What you are asked to do
Nothing but the lines from the one with "Does (153,127,195,201): green" to the final line should be returned, each exactly as it appears.

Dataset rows
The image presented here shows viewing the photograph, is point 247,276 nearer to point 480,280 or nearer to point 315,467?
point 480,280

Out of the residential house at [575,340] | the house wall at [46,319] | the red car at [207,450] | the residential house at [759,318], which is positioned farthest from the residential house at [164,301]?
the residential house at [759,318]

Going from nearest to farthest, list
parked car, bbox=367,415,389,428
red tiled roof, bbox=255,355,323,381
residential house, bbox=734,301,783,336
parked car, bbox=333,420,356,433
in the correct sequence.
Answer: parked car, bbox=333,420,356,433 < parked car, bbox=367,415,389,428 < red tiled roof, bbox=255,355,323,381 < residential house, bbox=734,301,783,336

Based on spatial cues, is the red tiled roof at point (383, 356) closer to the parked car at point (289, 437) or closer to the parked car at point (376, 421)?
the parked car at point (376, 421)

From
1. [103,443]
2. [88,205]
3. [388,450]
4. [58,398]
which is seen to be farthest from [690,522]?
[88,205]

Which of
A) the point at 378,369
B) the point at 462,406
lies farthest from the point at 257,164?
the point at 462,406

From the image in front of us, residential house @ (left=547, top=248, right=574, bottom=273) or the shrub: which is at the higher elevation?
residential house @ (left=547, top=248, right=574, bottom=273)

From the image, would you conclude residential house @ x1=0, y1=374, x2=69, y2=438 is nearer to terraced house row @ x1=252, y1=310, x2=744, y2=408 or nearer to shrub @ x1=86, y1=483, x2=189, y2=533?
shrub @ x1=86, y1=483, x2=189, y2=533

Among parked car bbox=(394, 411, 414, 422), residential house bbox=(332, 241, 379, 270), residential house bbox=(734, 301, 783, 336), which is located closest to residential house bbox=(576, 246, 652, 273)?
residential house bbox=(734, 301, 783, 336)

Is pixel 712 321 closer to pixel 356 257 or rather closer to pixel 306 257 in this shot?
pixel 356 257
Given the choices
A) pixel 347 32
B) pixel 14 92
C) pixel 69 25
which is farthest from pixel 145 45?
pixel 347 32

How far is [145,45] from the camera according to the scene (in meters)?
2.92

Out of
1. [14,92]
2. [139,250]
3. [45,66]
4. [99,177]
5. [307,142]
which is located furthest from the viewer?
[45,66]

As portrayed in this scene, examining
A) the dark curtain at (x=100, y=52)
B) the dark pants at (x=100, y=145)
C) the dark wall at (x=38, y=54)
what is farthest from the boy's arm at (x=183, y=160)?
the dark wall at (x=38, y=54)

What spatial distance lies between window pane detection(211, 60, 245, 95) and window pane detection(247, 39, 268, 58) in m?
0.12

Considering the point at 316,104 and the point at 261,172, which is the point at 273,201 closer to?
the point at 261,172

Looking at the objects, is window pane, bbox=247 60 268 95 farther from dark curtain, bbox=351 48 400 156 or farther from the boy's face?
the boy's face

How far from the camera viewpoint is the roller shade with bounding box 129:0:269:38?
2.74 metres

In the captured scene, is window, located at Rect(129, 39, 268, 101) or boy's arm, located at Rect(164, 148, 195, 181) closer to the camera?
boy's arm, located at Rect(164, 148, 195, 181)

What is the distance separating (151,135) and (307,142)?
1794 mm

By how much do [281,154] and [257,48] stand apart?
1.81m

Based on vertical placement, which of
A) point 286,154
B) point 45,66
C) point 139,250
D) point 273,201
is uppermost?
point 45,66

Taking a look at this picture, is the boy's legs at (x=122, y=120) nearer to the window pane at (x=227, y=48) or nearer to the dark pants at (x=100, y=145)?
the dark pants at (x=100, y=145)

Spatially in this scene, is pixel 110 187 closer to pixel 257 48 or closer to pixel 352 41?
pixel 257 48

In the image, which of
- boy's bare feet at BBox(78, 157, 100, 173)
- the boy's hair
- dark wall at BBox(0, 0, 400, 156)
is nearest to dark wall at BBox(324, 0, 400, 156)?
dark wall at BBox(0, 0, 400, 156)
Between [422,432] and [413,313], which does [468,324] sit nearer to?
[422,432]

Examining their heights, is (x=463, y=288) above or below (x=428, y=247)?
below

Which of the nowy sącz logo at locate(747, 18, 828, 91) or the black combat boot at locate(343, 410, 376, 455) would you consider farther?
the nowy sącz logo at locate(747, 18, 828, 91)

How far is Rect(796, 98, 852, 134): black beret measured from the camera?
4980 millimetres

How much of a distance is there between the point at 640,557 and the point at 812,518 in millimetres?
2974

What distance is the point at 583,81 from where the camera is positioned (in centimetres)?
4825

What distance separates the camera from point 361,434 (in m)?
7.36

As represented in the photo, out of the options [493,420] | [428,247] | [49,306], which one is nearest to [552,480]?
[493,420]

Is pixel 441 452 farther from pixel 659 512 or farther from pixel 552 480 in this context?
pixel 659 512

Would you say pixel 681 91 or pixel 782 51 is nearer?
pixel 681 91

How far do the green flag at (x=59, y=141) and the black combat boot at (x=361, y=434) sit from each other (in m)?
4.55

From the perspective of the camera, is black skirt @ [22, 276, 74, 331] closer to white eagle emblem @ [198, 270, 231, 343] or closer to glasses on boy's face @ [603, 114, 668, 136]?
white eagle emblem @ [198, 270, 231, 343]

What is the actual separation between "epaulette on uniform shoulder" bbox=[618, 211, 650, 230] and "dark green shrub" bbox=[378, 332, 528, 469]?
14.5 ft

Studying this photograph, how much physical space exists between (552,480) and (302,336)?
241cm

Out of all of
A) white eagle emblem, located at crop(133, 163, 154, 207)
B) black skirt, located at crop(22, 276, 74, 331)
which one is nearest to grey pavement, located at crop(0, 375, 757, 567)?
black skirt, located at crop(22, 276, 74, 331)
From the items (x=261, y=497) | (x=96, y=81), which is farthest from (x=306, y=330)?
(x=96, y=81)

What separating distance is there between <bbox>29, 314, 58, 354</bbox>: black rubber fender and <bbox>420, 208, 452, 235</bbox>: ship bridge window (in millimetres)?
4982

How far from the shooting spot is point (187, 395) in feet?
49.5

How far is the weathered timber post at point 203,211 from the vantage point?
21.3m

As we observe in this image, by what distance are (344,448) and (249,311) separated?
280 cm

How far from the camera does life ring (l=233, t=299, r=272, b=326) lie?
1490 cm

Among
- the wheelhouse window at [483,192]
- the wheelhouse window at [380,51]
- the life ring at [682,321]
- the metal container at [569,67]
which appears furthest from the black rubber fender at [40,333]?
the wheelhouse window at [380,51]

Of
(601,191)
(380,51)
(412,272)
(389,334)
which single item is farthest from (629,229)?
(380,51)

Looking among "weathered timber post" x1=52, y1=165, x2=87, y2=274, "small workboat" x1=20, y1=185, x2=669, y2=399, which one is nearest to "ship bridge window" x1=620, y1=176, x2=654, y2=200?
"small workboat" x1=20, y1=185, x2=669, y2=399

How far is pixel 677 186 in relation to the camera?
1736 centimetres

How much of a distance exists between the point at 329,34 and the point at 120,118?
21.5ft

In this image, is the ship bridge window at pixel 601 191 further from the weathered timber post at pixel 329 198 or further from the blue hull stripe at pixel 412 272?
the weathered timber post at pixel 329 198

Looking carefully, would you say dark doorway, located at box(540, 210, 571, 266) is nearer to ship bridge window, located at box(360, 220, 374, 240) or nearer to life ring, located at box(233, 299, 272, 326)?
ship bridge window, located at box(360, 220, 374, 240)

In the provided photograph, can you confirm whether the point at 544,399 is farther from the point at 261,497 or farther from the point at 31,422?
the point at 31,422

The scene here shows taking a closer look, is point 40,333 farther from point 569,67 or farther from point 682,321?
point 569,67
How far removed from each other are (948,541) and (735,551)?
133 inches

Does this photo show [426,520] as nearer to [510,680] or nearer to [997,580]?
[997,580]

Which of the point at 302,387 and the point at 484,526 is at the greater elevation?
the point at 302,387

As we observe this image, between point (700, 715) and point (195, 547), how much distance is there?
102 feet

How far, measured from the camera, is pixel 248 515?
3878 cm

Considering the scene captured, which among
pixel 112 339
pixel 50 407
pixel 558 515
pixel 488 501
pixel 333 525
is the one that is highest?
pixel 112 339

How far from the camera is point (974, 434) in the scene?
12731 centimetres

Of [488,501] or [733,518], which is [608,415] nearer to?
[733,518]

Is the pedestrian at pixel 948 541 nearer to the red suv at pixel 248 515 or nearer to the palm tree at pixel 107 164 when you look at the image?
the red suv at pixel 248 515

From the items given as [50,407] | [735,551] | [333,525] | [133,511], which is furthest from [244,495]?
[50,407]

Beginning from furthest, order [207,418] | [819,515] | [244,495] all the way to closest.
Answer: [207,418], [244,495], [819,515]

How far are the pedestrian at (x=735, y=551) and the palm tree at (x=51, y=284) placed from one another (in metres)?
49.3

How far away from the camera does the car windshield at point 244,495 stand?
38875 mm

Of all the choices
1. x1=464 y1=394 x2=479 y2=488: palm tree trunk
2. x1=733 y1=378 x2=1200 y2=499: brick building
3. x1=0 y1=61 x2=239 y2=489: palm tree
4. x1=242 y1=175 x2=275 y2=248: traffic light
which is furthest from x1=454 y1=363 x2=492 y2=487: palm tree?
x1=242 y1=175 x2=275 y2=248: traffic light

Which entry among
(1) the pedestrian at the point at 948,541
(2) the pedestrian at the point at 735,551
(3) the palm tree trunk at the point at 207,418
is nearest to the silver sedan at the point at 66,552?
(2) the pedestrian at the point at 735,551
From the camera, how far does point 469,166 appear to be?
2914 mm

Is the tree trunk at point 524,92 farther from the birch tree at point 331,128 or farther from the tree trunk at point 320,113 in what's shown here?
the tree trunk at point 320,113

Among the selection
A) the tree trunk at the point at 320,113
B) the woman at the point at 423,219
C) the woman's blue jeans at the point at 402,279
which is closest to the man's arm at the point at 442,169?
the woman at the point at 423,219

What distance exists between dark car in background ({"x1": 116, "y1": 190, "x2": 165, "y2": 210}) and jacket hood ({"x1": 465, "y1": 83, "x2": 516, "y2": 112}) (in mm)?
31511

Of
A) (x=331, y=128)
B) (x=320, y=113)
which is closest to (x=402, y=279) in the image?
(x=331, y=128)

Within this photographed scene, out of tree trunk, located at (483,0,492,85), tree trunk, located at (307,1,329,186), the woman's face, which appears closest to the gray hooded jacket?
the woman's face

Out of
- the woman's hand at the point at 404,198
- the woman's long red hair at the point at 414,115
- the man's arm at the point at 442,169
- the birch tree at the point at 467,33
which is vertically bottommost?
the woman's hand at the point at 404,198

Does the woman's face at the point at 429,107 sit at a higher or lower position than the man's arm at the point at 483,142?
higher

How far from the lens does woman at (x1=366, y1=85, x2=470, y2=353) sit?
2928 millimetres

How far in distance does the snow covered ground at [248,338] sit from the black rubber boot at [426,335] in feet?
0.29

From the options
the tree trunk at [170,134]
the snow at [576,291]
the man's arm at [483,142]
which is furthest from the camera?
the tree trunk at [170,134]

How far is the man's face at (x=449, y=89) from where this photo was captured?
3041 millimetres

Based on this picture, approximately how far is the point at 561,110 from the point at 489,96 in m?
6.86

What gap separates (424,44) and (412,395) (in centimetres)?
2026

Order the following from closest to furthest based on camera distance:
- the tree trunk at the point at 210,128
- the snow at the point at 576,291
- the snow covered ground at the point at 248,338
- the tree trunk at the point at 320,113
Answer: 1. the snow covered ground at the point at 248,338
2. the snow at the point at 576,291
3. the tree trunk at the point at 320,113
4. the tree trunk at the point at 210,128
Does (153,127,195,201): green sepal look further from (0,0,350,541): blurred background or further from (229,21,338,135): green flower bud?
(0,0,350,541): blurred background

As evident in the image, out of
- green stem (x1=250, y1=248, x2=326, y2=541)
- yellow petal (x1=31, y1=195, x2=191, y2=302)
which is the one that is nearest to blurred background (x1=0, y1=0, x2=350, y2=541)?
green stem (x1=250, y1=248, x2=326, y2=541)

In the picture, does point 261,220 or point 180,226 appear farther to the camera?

Task answer
Does (153,127,195,201): green sepal look further from (0,0,350,541): blurred background or further from (229,21,338,135): green flower bud?
(0,0,350,541): blurred background

As evident in the image, out of
- green stem (x1=250, y1=248, x2=326, y2=541)
- yellow petal (x1=31, y1=195, x2=191, y2=302)
which is the one that is nearest to blurred background (x1=0, y1=0, x2=350, y2=541)?
green stem (x1=250, y1=248, x2=326, y2=541)

In the picture, does point 261,220 or point 180,226 appear farther to the camera?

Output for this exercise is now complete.